**Text segment:**
==========

Sensors are one of the most important component of robots. Without surprise, soft robots ideally use soft sensors. Soft sensors can usually measure deformation, thus inferring about the robot's position or stiffness.

Here are a few examples of soft sensors:

- Soft stretch sensors
- Soft bending sensors
- Soft pressure sensors
- Soft force sensors

These sensors rely on measures of:

- Piezoresistivity:
  - polymer filled with conductive particles,
  - microfluidic pathways (liquid metal, ionic solution),
- Piezoelectricity,
- Capacitance,
- Magnetic fields,
- Optical loss,
- Acoustic loss.

These measurements can be then fed into a control system.

== Uses and applications ==
===Surgical assistance===
Soft robots can be implemented in the medical profession, specifically for invasive surgery. Soft robots can be made to assist surgeries due to their shape changing properties. Shape change is important as a soft robot could navigate around different structures in the human body by adjusting its form. This could be accomplished through the use of fluidic actuation.

In January 2025, scientists reported having successfully developed a soft robot capable of rapid and powerful joint movements. The new technology can deploy a range of movement from gently stroking an egg, to grabbing like a hand, crawling across the floor, or jumping high.

===Exosuits===
Soft robots may also be used for the creation of flexible exosuits, for rehabilitation of patients, assisting the elderly, or simply enhancing the user's strength. A team from Harvard created an exosuit using these materials in order to give the advantages of the additional strength provided by an exosuit, without the disadvantages that come with how rigid materials restrict a person's natural movement. The exosuits are metal frameworks fitted with motorized muscles to multiply the wearer's strength. Also called exoskeletons, the robotic suits' metal framework somewhat mirrors the wearer's internal skeletal structure.

The suit makes lifted objects feel much lighter, and sometimes even weightless, reducing injuries and improving compliance.

==========

**Excerpted records:**
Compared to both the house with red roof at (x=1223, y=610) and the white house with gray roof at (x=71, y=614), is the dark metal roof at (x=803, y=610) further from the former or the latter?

==========

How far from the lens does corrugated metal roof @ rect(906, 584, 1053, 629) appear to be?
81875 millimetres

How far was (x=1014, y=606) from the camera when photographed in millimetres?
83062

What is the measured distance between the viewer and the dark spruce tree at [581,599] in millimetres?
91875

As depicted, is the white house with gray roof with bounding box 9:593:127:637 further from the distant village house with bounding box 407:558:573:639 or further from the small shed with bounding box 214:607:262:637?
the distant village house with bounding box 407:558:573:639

==========

Summarize the soft robotics text in three sentences.

**Reply to the task:**
Soft robots ideally use soft sensors, such as stretch, bending, pressure and force sensors. These sensors usually measure deformation through effects like piezoresistivity, capacitance or optical loss, and their measurements can be fed into a control system. Soft robots can assist in invasive surgery because they can change shape to navigate around structures in the human body, and they may also be used to create flexible exosuits for patient rehabilitation, assisting the elderly or enhancing the user's strength.